Re-training a pruned model# A FasterRCNN model can be retrained one or more times. The typical use case is retraining for a pruned model. To retrain an existing FasterRCNN model, set the retrain_pruned_model path to point to an existing FasterRCNN model.

Resuming an interrupted training# Sometimes a training job can be interrupted due to some reason (e.g., system crash). In these cases, there is no need to redo the training from the start. We can resume the interrupted training from the last checkpoint(saved .tlt model during training). In this case, set the resume_from_model path in spec file to point to the last checkpoint and re-run the training to resume the job.

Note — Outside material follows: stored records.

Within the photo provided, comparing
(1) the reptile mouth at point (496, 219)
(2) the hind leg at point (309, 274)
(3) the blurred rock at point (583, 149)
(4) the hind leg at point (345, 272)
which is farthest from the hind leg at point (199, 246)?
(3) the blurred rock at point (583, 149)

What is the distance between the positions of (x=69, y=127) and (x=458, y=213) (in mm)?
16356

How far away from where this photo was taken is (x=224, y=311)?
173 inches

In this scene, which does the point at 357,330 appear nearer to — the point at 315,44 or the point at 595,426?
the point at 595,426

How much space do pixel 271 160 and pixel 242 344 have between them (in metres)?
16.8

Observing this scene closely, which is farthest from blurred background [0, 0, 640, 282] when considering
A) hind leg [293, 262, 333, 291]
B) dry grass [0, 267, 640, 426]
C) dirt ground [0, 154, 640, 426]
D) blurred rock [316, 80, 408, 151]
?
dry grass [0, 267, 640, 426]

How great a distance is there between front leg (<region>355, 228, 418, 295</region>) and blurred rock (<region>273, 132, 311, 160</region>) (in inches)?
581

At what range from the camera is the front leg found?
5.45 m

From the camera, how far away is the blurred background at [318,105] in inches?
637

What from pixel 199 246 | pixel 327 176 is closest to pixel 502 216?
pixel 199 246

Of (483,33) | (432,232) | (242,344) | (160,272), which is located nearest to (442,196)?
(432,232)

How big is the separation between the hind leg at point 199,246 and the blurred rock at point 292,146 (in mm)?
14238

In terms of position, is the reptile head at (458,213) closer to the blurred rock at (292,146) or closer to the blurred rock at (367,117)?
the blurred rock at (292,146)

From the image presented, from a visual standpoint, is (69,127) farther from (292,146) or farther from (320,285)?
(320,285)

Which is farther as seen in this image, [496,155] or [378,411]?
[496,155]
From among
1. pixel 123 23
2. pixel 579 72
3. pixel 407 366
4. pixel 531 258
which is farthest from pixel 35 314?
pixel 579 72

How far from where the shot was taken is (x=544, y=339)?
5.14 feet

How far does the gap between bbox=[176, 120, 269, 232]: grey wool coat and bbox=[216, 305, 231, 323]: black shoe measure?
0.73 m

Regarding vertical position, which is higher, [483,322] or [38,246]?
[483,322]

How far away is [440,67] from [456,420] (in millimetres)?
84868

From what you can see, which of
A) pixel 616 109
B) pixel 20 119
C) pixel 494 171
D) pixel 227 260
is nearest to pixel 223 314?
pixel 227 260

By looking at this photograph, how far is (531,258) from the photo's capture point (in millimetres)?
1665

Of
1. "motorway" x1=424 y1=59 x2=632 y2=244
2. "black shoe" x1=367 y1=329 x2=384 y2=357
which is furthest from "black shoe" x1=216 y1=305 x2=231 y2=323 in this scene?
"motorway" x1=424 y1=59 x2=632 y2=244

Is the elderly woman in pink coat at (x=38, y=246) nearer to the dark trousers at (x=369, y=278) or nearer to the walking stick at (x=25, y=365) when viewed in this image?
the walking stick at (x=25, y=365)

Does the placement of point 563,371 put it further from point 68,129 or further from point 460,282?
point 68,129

Input shape: static and dynamic# FasterRCNN training can support both static input shape and dynamic input shape. Static input shape means the input’s width and height are constant numbers like 960 x 544. Static shape is the most commonly used case in practice. To enable static input shape, we should specify it in input_image_config and augmentation_config . We should use size_height_width in input_image_config to specify the input height and width. Again, we should specify the same two numbers in augmentation_config . That is, we specify the output_image_height and output_image_width in augmentation_config . With static input shape, we can offline resize the images to the target resolution or we can enable automatic resize during training. By setting enable_auto_resize in augmentation_config to True we will enable automatic resize during training. Automatic resize will reduce the effort to manually resize the images each time we want to train the model on a different resolution. But since resize happens during training, it will potentially increase the training time. Users should make this tradeoff between offline resize and automatic(online) resize. Dynamic input shape means the input’s height and width are not a constant number but rather can change during training for different images. This kind of input shape is originally proposed in the literature(such as in FasterRCNN paper) where we resize the image and keep aspect ratio such that the resultant image’s smaller side is a given number. Besides the limit on smaller side, we also have a limit on the larger side. If we resize and keep aspect ratio but the resultant image’s larger side’s size exceed this limit on larger side, then we will resize and keep aspect ratio such that the larger side’s size is a given number. In that case, the smaller side will be also no more than its limit. FasterRCNN can support this kind of dynamic input shape. To enable this feature, we have to specify size_min in input_image_config and specify output_image_min and output_image_max in augmentation_confg . size_min and output_image_min indicates the limit of the smaller side’s size, while output_image_max indicates the limit on the larger side’s size. Note that there are some limitations regarding the dynamic shape of FasterRCNN. TAO FasterRCNN training/evaluation/inference can only work with batch size 1.

TAO FasterRCNN export & DeepStream(TensorRT) inference/evaluation does not support dynamic shape for now.